## [TASK BRIEF]
Put the data into a Markdown table with the columns Row and Entry. Begin at the first line of the data and stop after the line that contains "0.05 meters". Number each line in Row, skip blank lines, and leave out the pictures.
--- --- ---
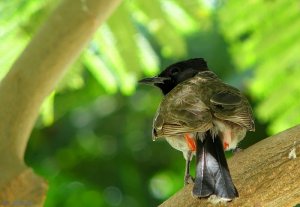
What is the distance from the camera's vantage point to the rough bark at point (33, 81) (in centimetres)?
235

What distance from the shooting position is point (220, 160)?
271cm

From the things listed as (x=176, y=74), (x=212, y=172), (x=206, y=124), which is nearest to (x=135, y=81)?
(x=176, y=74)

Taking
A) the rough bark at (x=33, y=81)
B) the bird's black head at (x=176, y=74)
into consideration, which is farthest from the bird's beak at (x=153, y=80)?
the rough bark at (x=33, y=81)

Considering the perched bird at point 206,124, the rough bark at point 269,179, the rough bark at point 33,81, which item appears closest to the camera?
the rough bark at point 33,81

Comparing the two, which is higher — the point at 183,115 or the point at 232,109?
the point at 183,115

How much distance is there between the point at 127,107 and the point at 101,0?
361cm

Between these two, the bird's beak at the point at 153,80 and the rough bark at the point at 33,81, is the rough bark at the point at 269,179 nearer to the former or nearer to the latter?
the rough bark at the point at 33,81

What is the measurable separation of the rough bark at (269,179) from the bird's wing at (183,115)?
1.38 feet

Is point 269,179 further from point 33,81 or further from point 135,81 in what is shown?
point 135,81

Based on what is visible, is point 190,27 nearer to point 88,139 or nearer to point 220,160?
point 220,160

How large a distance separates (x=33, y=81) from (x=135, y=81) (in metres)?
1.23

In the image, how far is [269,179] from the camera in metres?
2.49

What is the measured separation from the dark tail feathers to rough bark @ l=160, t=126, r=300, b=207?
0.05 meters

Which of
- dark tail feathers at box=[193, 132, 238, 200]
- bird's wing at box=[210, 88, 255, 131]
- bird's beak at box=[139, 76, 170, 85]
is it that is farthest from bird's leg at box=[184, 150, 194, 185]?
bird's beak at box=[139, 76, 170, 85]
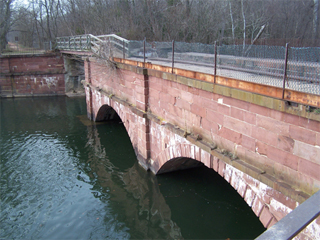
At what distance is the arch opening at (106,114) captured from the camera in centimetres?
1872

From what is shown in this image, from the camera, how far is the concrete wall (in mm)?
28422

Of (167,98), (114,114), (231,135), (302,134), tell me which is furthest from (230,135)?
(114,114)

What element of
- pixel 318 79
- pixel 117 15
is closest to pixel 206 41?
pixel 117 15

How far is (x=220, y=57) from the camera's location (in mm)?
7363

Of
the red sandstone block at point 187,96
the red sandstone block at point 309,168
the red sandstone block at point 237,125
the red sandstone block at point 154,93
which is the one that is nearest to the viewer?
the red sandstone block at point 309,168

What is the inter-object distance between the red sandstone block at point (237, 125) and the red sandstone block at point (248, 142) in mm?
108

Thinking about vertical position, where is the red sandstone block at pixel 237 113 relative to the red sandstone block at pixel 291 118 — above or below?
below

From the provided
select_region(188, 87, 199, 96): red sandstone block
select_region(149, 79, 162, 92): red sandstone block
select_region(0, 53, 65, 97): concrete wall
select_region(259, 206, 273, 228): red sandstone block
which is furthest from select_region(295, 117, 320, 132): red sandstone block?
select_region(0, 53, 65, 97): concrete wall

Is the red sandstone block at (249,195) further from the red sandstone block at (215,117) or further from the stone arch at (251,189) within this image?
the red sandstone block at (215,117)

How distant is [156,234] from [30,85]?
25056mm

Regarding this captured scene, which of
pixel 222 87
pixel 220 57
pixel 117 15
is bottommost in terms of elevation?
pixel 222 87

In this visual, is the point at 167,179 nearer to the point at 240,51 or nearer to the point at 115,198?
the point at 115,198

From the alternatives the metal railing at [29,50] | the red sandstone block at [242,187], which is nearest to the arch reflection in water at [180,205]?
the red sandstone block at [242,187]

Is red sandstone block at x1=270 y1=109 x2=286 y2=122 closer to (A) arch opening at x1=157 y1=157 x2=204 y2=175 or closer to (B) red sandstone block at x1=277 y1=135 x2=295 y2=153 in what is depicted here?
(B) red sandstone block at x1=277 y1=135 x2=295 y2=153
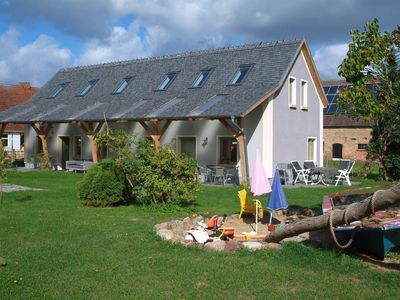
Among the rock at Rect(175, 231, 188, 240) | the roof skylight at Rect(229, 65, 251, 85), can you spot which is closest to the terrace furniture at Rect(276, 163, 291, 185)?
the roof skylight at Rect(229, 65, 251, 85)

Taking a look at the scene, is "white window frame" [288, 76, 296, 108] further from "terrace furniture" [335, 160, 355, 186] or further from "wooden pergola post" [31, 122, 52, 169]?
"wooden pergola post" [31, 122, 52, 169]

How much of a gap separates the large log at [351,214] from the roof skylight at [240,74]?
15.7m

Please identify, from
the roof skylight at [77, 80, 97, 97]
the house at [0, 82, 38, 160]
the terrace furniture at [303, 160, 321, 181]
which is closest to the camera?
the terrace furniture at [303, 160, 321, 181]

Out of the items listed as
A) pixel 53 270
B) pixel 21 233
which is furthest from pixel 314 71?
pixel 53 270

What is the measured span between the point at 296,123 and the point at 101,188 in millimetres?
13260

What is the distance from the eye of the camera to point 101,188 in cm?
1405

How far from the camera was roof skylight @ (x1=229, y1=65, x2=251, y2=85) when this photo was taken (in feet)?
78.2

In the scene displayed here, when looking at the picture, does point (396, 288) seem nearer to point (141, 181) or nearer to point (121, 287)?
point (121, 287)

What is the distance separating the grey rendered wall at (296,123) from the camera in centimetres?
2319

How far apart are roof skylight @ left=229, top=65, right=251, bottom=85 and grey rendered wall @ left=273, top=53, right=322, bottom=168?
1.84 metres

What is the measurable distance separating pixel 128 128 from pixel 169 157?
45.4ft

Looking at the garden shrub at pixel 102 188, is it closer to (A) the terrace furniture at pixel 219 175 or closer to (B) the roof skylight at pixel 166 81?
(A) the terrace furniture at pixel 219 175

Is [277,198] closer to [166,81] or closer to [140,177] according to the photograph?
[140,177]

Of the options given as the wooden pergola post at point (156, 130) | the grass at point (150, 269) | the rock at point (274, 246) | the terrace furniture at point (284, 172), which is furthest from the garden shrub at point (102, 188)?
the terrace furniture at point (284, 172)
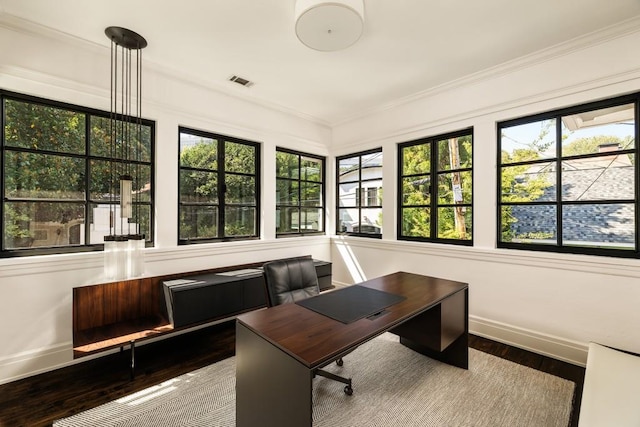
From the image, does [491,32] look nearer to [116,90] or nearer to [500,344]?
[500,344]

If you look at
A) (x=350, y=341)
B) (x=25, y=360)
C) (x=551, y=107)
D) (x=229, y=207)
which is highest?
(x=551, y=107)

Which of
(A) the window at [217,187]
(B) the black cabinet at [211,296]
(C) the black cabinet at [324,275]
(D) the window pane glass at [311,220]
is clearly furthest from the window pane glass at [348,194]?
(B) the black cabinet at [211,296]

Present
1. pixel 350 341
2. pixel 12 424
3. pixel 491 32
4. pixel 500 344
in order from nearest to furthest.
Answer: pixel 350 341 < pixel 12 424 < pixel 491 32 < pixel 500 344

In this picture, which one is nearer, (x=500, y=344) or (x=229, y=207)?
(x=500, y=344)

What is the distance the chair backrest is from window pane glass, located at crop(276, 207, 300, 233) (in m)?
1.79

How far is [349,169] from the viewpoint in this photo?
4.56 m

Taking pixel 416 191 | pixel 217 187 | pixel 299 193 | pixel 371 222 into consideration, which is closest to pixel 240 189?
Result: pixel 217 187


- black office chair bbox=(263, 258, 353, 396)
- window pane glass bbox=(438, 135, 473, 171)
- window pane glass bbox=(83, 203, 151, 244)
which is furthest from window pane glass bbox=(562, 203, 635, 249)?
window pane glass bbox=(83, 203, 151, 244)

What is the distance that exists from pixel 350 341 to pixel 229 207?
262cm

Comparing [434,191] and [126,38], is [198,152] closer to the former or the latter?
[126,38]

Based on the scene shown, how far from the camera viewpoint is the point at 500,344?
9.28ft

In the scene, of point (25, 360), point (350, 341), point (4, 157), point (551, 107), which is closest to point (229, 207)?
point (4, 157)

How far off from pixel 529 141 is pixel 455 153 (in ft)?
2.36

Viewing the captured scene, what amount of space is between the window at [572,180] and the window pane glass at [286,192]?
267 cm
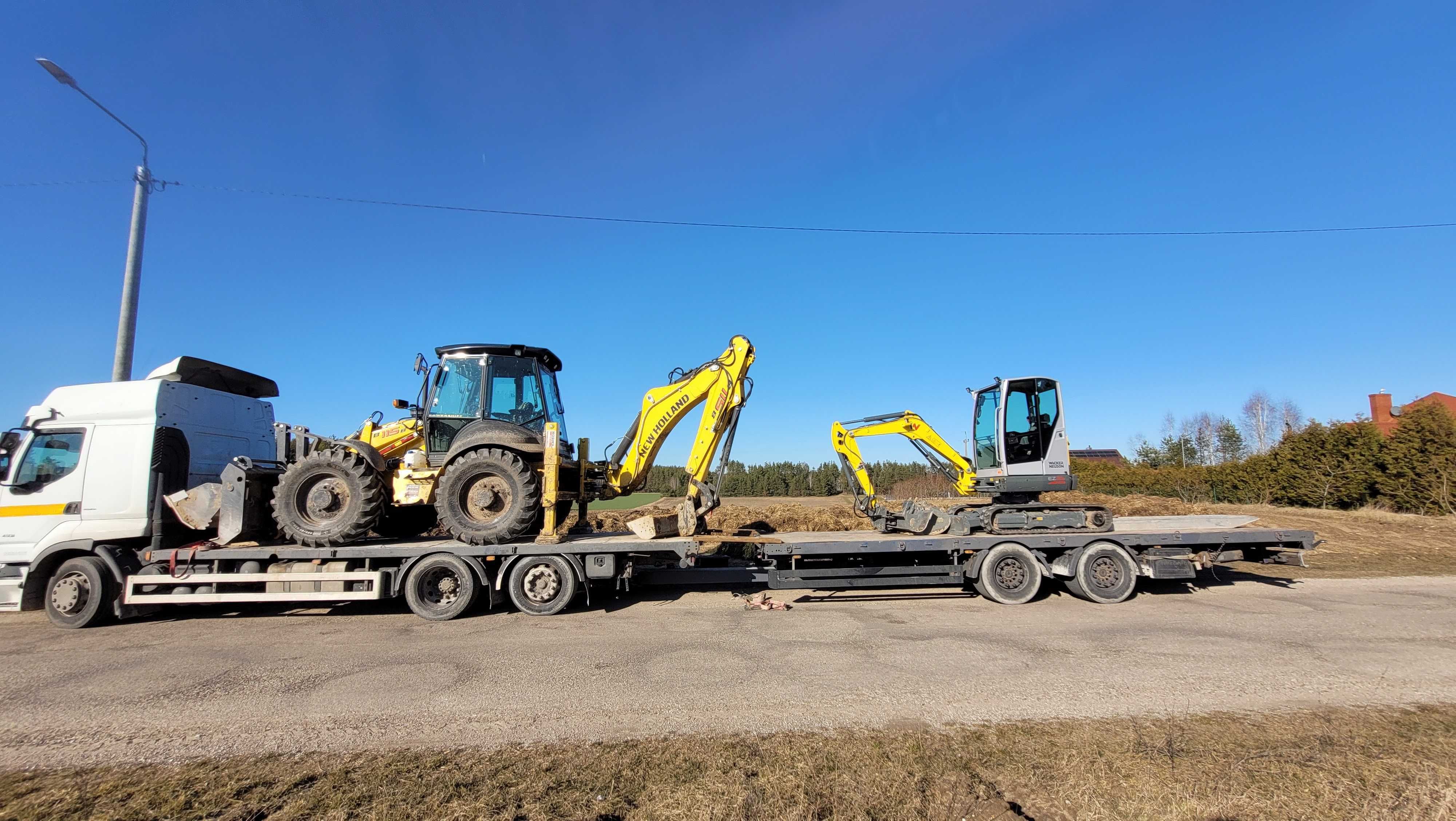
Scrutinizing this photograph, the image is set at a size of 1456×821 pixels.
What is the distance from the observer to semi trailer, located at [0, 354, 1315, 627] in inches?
--- --- ---
## [PROBLEM SOLUTION]
| Row | Entry |
|---|---|
| 1 | What is the distance from the camera's vantage point to the rough bark at point (33, 81) (in centimetres)? |
| 2 | 235 |
| 3 | What distance from the shooting position is point (220, 160)? |
| 4 | 271cm |
| 5 | From the things listed as (x=176, y=74), (x=212, y=172), (x=206, y=124), which is nearest to (x=135, y=81)? |
| 6 | (x=176, y=74) |
| 7 | Taking |
| 8 | A) the rough bark at (x=33, y=81) |
| 9 | B) the bird's black head at (x=176, y=74) |
| 10 | into consideration, which is farthest from the bird's beak at (x=153, y=80)? |
| 11 | the rough bark at (x=33, y=81) |
| 12 | Considering the perched bird at point 206,124, the rough bark at point 269,179, the rough bark at point 33,81, which item appears closest to the camera? |
| 13 | the rough bark at point 33,81 |
| 14 | Comparing the two, which is higher — the point at 183,115 or the point at 232,109? |
| 15 | the point at 183,115 |
| 16 | How much distance is there between the point at 127,107 and the point at 101,0? |
| 17 | 361cm |
| 18 | Between these two, the bird's beak at the point at 153,80 and the rough bark at the point at 33,81, is the rough bark at the point at 269,179 nearer to the former or nearer to the latter? |
| 19 | the rough bark at the point at 33,81 |
| 20 | What is the measurable separation of the rough bark at (269,179) from the bird's wing at (183,115)? |
| 21 | 1.38 feet |
| 22 | Is point 269,179 further from point 33,81 or further from point 135,81 in what is shown? |
| 23 | point 135,81 |
| 24 | Based on what is visible, is point 190,27 nearer to point 88,139 or nearer to point 220,160? |
| 25 | point 220,160 |
| 26 | How large a distance separates (x=33, y=81) from (x=135, y=81) (in metres)? |
| 27 | 1.23 |
| 28 | In the image, how far is [269,179] from the camera in metres? |
| 29 | 2.49 |
| 30 | What is the measured separation from the dark tail feathers to rough bark @ l=160, t=126, r=300, b=207? |
| 31 | 0.05 meters |